A website for a fantasy author is not a hobby project; it is the **central base** of your entire presence. It is the only place you fully control. Social networks, sales platforms, and review sites can change or disappear. Your own website remains. Therefore, it must be clearly structured, professional, and focused on your work rather than flashy gimmicks.
1. The Homepage: Orientation, Atmosphere, and Trust
The first principle is: the website serves the **books**. A visitor must understand within a few seconds what kind of fantasy is being told here. The title, cover, short content description, and atmosphere should be the focus. No long biographies on the homepage; focus on the world, theme, and conflict instead.
The homepage should achieve three things: **Orientation** (Who am I, what do I write?), **Atmosphere** (visual design matching the fantasy world), and **Trust** (clean design, no broken elements, no cluttered effects).

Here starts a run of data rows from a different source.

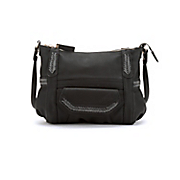 hugh crossbody bag by steve madden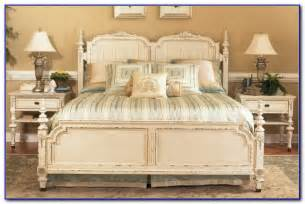 provincial bedroom furniture vintage provincial bedroom set bedroom home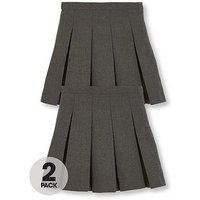 V by Very Girls 2 Pack Classic Pleated Woven School Skirt PLUS FIT, Grey, Size Age: 7-8 Years, Women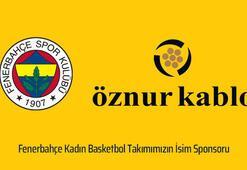 Fenerbahçe Kadın Basketbol Takımına isim sponsoru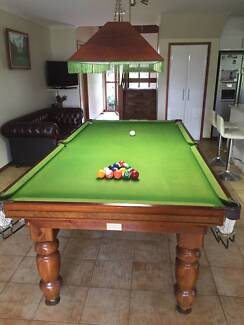 Billiard table Bethania Logan Area Preview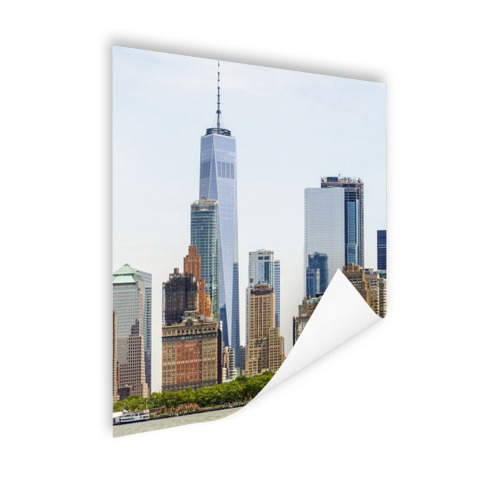 Freedom tower Manhattan Poster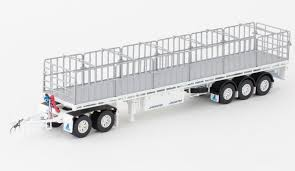 Drake AUSTRALIAN Maxitrans Freighter Trailer & Dolly Road Train ...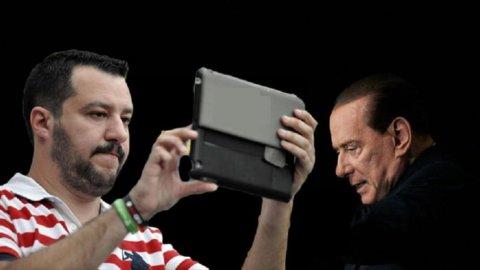 DESTRA ALLA DERIVA – Salvini e Berlusconi sempre più divisi e sempre più lontani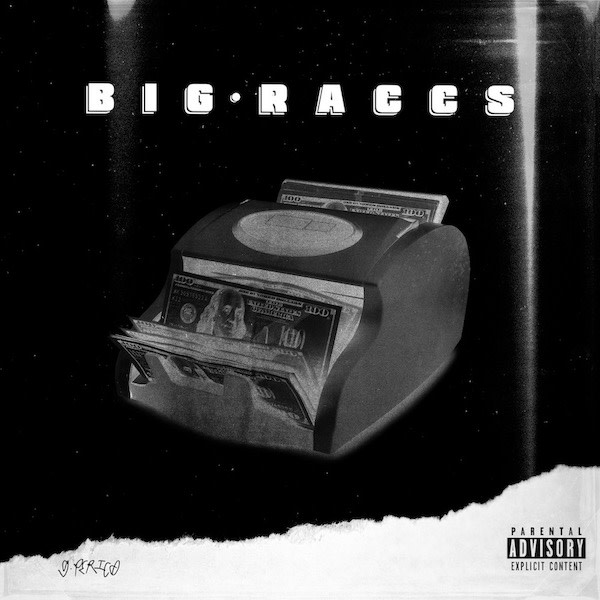 "G Perico Drops ""Big Raccs"" Off His Upcoming 'Ten Eight' Project"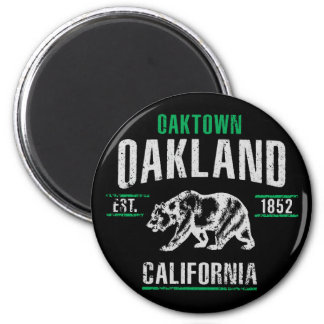 Imã Oakland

2. Book Section and Author Presentation
The second area is the **Book Section**. Each book needs its own page with a cover, blurb, excerpt, and clear purchase options. Series should be structured logically: the order of volumes and a brief summary of the overall story. Readers should not have to search; they must be guided.
The third area is the **Author himself**. A short, honest introduction is enough. Not a marketing text, but rather why these worlds are being written. Accessibility is more important than self-promotion. If you want to build reader loyalty, you must remain visible as a human being, not just a faceless brand.

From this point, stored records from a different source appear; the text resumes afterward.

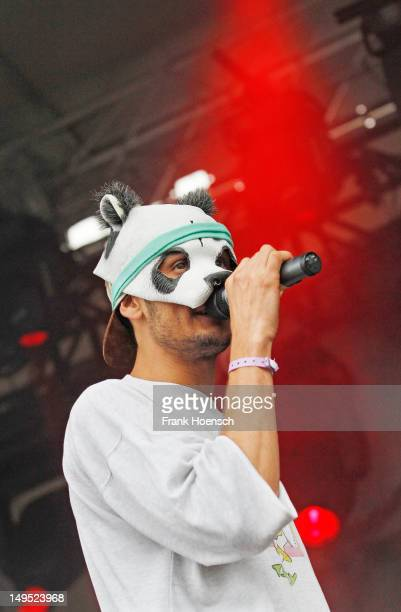 German rapper Carlo Waibel aka CRO performs during day 3 of the Greenville Festival on July 29 2012 in Paaren Glien Germany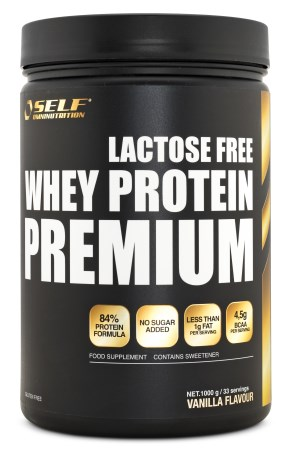Micro Whey Lactose Free, Kosttilskud - Self Omninutrition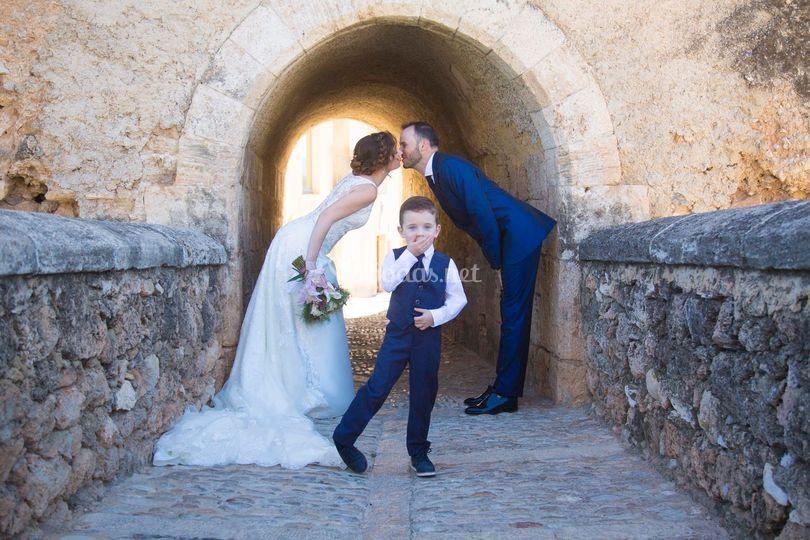 Una boda de tres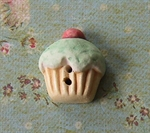 Picture of Small Mint Cup Cake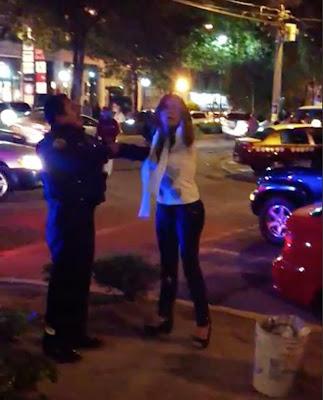 VisorOnline:: Ladies de Polanco: Azalia Ojeda sería policia en EdoMEx
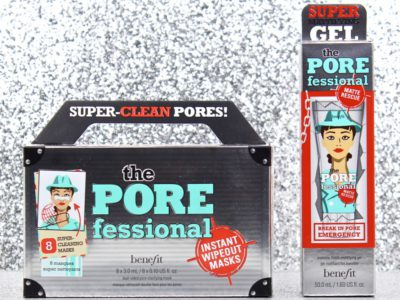 Benefit-POREfessional-Mask-1-960x720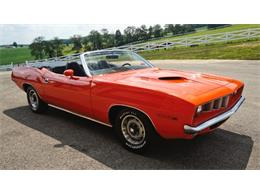 Picture of 1971 Barracuda - $125,000.00 Offered by Hanksters Hot Rods - LZQH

3. Technical Standards and Supplemental Content
A fourth point is functional supplemental content. This can include maps, background lore, audio samples, or trailers. Not as a gimmick, but as a **deepening of the world**. Everything listed there must belong to the story. No content without a direct reference to the work.
Technically: the site must be **fast, clear, and readable on mobile devices**. Complicated menus, animations, and effects do more harm than good. The structure should be simple: Homepage, Books, Author, Contact, and perhaps News or a Blog. That’s all you need.

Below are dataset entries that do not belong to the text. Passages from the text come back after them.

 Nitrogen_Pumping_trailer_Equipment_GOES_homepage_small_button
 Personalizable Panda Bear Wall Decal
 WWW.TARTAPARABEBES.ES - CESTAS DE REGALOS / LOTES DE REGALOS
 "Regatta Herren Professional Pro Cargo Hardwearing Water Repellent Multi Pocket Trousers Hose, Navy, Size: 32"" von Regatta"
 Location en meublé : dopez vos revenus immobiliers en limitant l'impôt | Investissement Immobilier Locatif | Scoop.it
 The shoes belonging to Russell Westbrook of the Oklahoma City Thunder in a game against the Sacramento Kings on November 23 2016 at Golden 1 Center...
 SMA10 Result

4. Credibility through Regular Updates
Consistency and **recency** are also vital. A website only appears credible if it is maintained. Old dates, dead links, or outdated information destroy trust. It is better to have a small amount of accurate content than a lot of content that is no longer relevant.
For me, the website is not just a marketing tool in a narrow sense, but an **anchor point**. It collects everything: books, information, contact, and identity. Anyone who wants to be taken seriously as a fantasy author needs a place where their world is visible, understandable, and professionally presented. A good website does not replace the quality of the books, but it decides whether readers are even willing to enter that world in the first place.